• What to produce: Go through the records and copy each line where the word "States" occurs.

********************

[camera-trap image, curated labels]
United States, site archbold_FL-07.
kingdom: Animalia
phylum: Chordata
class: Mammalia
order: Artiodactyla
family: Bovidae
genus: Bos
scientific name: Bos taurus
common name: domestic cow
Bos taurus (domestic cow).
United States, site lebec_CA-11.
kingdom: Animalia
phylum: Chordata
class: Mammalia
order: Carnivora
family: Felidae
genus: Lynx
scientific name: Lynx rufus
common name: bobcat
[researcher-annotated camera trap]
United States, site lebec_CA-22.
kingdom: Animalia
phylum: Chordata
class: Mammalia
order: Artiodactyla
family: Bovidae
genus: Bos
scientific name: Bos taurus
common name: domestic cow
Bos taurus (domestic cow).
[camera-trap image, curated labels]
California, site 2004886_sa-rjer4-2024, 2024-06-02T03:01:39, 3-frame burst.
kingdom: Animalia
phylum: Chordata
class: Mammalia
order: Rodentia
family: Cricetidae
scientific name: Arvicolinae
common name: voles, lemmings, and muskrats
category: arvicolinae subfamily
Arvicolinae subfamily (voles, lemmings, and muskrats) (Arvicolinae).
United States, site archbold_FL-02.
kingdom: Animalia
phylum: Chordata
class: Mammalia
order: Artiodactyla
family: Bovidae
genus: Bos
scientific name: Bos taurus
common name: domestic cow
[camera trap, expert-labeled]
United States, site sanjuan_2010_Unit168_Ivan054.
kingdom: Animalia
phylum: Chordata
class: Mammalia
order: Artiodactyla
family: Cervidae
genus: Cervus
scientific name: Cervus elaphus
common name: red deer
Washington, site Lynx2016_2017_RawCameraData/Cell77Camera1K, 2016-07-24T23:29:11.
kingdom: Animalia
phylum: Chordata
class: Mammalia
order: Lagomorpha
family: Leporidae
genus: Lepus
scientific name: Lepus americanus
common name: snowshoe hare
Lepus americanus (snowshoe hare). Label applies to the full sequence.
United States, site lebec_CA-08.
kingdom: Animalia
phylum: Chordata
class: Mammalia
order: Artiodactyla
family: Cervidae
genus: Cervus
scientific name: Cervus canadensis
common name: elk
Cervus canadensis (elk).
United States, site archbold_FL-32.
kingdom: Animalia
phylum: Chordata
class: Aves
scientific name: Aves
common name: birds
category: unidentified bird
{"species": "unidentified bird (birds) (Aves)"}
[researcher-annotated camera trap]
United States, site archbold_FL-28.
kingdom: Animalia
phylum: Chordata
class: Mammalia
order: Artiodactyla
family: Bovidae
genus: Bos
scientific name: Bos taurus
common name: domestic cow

********************

• Answer to the problem:
United States, site archbold_FL-07.
United States, site lebec_CA-11.
United States, site lebec_CA-22.
United States, site archbold_FL-02.
United States, site sanjuan_2010_Unit168_Ivan054.
United States, site lebec_CA-08.
United States, site archbold_FL-32.
United States, site archbold_FL-28.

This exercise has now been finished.